Short problem =>
Write out everything from the start of the records down to the line containing "1.61 metres", replacing "reflective water surface" with "shiny water surface" and changing nothing else. Leave the pictures out of your answer.

Source data:
»»
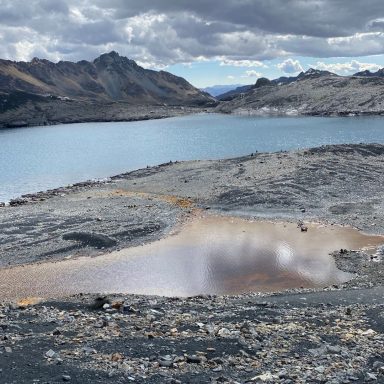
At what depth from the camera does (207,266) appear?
3216 cm

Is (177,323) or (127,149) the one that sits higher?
(127,149)

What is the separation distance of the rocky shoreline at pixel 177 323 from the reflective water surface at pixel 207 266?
1.61 metres

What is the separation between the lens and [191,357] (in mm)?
15586

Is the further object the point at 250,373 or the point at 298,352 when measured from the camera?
the point at 298,352

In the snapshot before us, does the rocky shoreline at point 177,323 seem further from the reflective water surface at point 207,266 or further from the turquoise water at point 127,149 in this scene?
the turquoise water at point 127,149

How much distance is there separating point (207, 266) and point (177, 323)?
43.4 feet

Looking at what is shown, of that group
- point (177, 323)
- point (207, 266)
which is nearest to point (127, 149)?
point (207, 266)

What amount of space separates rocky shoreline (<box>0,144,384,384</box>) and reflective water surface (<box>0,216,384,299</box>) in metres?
1.61

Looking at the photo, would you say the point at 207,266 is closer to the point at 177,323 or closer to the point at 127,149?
the point at 177,323

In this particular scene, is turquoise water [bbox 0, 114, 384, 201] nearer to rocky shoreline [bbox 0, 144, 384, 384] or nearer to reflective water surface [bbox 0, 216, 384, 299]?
rocky shoreline [bbox 0, 144, 384, 384]

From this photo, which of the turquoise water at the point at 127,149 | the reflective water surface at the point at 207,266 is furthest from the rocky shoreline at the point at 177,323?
the turquoise water at the point at 127,149

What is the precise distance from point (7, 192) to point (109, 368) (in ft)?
170

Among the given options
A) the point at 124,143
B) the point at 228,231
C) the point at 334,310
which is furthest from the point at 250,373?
the point at 124,143

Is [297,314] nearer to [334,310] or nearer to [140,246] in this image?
[334,310]
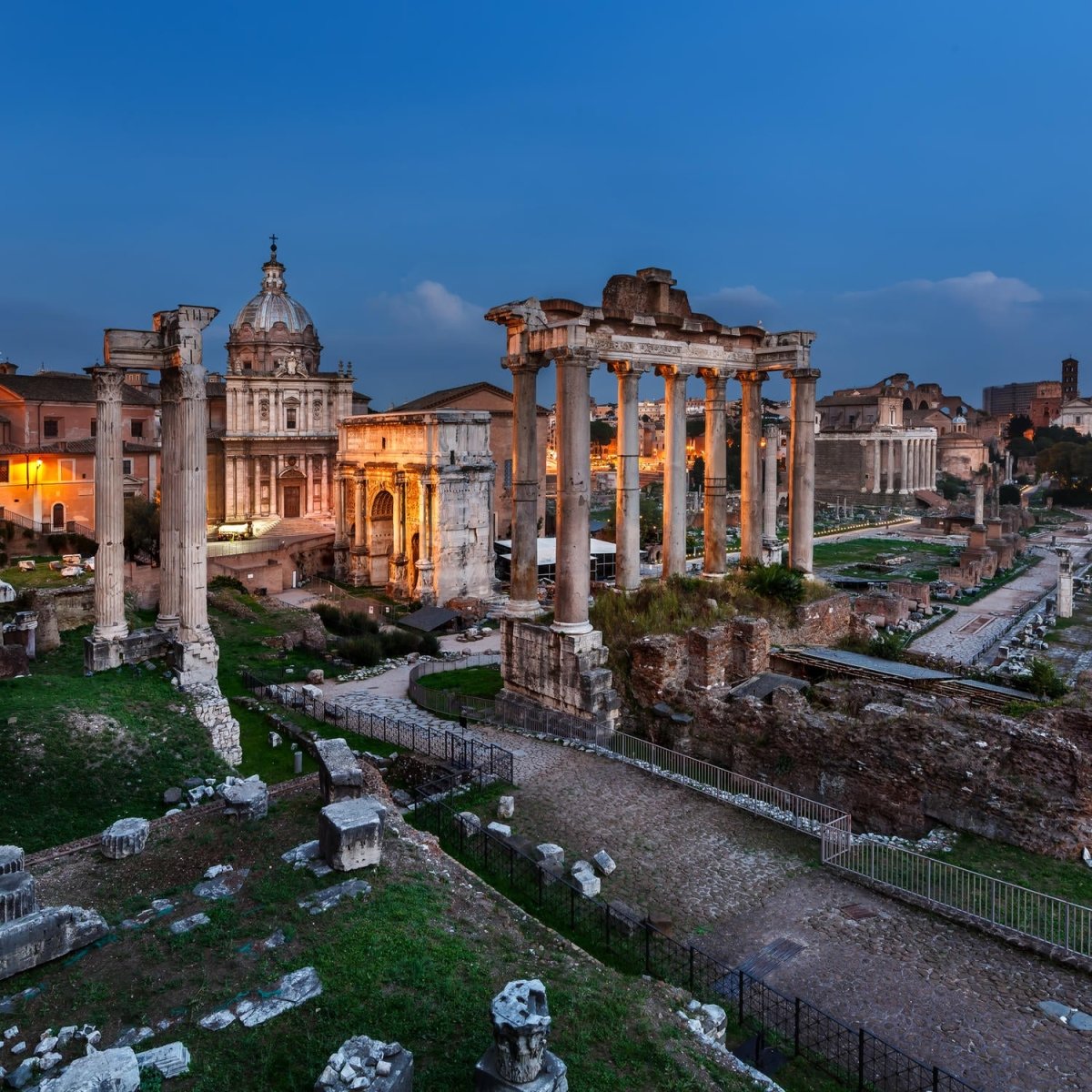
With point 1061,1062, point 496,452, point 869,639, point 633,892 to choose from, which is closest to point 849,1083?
point 1061,1062

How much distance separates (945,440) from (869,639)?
116051 millimetres

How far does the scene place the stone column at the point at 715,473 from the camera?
20.0m

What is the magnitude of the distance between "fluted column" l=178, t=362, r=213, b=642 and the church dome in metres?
37.1

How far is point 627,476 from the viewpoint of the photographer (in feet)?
60.3

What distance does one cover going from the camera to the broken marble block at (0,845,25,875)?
8185mm

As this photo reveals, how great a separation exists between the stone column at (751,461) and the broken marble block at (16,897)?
16557 mm

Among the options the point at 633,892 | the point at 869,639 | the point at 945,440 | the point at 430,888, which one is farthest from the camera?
the point at 945,440

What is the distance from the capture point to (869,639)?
20.4 meters

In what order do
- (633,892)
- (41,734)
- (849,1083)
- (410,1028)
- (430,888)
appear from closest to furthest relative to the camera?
(410,1028) < (849,1083) < (430,888) < (633,892) < (41,734)

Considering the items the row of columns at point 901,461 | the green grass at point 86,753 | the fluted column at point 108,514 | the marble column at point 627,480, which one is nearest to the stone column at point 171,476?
the fluted column at point 108,514

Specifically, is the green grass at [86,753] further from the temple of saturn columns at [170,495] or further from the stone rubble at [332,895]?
the stone rubble at [332,895]

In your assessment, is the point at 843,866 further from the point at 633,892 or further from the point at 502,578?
the point at 502,578

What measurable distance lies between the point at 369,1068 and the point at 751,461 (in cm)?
1725

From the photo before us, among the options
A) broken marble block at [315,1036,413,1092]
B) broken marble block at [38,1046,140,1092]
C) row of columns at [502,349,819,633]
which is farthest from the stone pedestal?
broken marble block at [38,1046,140,1092]
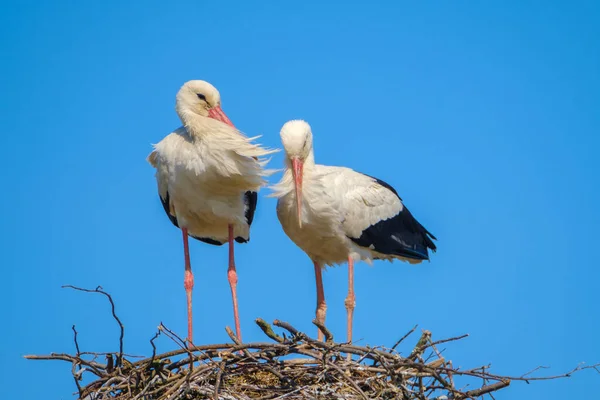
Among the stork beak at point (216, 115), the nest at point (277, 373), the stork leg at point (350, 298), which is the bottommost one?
the nest at point (277, 373)

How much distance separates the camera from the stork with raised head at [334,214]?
398 inches

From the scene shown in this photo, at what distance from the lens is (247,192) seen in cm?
1033

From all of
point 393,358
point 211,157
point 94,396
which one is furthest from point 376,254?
point 94,396

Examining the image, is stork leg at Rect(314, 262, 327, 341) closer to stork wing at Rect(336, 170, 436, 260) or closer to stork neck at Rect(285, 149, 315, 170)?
stork wing at Rect(336, 170, 436, 260)

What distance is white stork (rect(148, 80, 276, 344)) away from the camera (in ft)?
32.2

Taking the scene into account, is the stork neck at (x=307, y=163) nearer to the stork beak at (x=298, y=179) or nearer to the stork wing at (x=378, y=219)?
the stork beak at (x=298, y=179)

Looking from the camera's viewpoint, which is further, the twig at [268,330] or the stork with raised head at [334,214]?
the stork with raised head at [334,214]

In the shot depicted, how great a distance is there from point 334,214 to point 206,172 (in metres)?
1.18

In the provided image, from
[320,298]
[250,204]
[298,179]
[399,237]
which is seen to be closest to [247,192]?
[250,204]

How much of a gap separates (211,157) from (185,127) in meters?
0.51

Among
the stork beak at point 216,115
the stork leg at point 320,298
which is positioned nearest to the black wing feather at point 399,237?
the stork leg at point 320,298

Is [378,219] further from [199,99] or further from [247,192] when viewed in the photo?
[199,99]

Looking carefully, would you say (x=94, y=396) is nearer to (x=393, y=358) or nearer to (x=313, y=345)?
(x=313, y=345)

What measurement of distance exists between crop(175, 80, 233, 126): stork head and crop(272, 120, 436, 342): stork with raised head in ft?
2.11
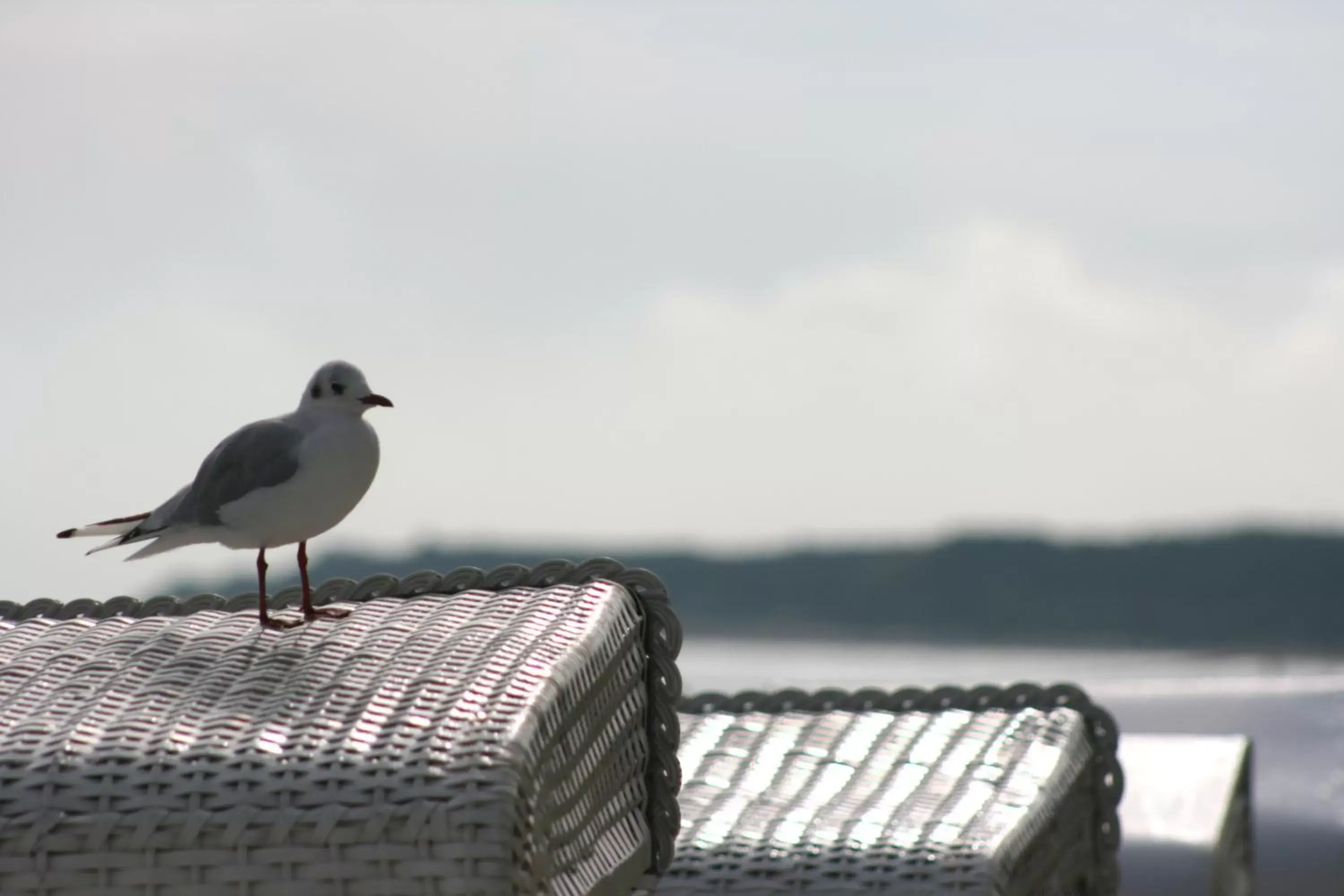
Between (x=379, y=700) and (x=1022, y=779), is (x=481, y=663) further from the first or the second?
(x=1022, y=779)

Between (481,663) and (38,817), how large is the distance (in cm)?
26

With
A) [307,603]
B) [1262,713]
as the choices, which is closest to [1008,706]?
[307,603]

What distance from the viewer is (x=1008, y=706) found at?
1533mm

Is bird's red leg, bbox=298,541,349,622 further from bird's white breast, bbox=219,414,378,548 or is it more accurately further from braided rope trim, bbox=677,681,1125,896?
braided rope trim, bbox=677,681,1125,896

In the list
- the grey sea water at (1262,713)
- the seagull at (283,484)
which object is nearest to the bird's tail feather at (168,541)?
the seagull at (283,484)

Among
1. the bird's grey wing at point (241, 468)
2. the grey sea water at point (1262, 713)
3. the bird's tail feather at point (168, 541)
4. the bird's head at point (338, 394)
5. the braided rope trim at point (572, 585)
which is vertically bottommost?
the grey sea water at point (1262, 713)

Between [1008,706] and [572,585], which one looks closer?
[572,585]

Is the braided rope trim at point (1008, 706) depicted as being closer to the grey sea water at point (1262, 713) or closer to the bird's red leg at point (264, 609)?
the grey sea water at point (1262, 713)

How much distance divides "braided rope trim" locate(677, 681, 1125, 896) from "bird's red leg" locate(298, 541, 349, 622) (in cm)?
59

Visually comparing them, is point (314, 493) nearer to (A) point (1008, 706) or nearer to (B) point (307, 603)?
(B) point (307, 603)

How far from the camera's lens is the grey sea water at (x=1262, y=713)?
219 centimetres

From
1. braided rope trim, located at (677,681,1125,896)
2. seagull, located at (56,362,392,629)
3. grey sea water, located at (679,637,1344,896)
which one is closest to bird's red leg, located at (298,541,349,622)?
seagull, located at (56,362,392,629)

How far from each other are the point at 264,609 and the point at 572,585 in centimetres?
21

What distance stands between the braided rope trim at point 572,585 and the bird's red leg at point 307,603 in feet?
0.22
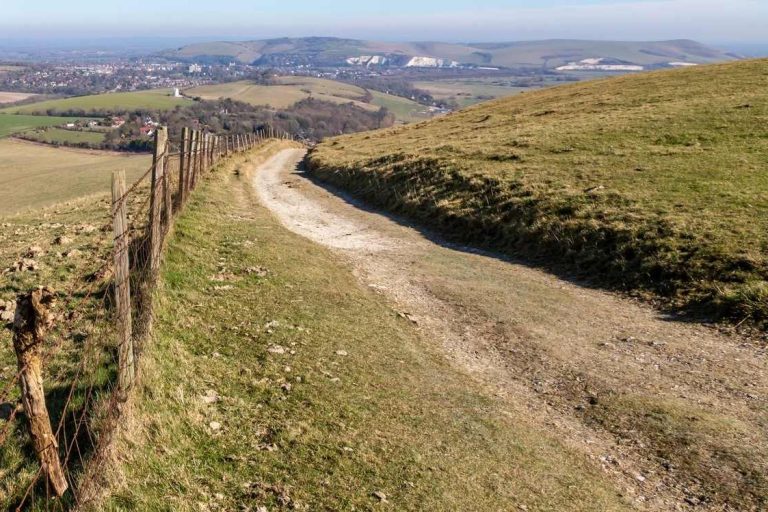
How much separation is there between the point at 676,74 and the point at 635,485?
50.6 m

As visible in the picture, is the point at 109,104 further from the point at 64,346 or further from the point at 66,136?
the point at 64,346

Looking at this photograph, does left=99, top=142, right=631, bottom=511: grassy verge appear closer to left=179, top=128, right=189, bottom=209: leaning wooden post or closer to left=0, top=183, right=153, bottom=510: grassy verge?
left=0, top=183, right=153, bottom=510: grassy verge

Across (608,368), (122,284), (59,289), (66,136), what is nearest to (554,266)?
(608,368)

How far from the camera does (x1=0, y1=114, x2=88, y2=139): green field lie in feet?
381

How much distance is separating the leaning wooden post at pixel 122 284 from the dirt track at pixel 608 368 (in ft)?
18.3

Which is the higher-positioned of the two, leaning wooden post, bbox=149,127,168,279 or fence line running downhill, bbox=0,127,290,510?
leaning wooden post, bbox=149,127,168,279

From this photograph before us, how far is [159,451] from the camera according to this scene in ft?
21.0

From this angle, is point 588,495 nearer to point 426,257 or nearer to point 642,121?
point 426,257

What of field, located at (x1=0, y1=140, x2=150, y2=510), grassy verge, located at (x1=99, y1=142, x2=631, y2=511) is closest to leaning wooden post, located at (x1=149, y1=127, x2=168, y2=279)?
field, located at (x1=0, y1=140, x2=150, y2=510)

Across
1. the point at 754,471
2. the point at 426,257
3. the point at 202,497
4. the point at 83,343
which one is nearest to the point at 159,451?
the point at 202,497

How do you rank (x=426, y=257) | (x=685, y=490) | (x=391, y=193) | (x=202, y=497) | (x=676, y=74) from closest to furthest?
(x=202, y=497) → (x=685, y=490) → (x=426, y=257) → (x=391, y=193) → (x=676, y=74)

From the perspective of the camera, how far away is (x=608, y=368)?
10211 mm

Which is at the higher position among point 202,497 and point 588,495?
point 202,497

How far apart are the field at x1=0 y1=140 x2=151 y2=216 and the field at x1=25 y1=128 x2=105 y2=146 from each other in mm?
4890
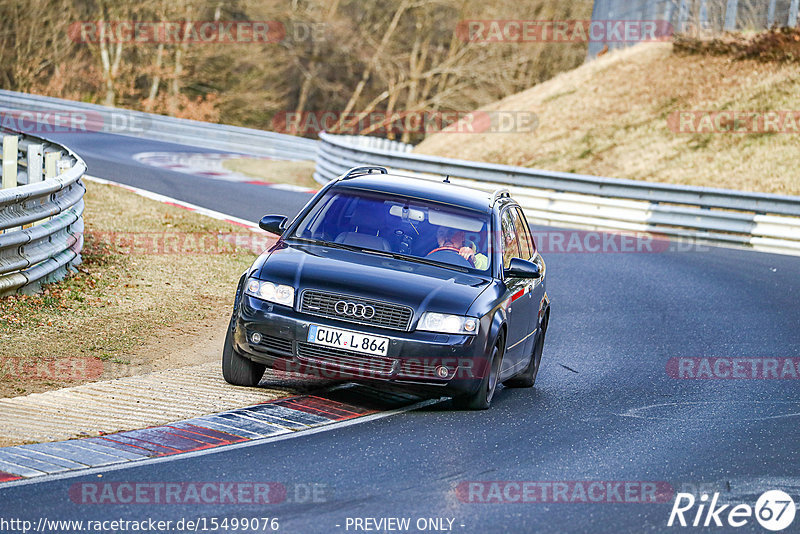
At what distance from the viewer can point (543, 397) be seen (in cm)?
927

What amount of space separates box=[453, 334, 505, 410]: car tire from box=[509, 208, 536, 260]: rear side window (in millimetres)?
1599

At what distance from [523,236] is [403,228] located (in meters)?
1.52

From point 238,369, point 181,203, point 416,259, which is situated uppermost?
point 416,259

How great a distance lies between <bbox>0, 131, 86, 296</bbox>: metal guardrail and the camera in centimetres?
1009

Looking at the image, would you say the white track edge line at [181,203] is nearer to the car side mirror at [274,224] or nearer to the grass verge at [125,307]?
the grass verge at [125,307]

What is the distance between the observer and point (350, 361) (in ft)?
25.2

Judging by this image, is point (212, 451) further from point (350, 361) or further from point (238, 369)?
point (238, 369)

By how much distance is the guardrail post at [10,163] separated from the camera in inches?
522

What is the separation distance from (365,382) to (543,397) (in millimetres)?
2032

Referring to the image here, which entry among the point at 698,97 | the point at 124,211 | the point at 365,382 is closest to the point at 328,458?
the point at 365,382

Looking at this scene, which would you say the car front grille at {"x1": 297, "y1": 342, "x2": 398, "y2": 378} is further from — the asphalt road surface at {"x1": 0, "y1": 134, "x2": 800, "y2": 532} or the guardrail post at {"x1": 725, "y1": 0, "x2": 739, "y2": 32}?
the guardrail post at {"x1": 725, "y1": 0, "x2": 739, "y2": 32}

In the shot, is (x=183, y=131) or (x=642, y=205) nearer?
(x=642, y=205)

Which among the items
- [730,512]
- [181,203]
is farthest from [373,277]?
[181,203]

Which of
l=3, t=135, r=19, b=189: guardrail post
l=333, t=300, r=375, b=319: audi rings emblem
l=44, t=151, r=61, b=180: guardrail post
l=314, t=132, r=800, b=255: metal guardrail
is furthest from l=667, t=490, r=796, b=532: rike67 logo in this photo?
l=314, t=132, r=800, b=255: metal guardrail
««
Exercise answer =>
At what depth from the camera does (207,266) appear?
3216 cm

Is (177,323) or (127,149) the one that sits higher?
(127,149)

What is the separation distance of the rocky shoreline at pixel 177 323 from the shiny water surface at pixel 207 266?
1.61 metres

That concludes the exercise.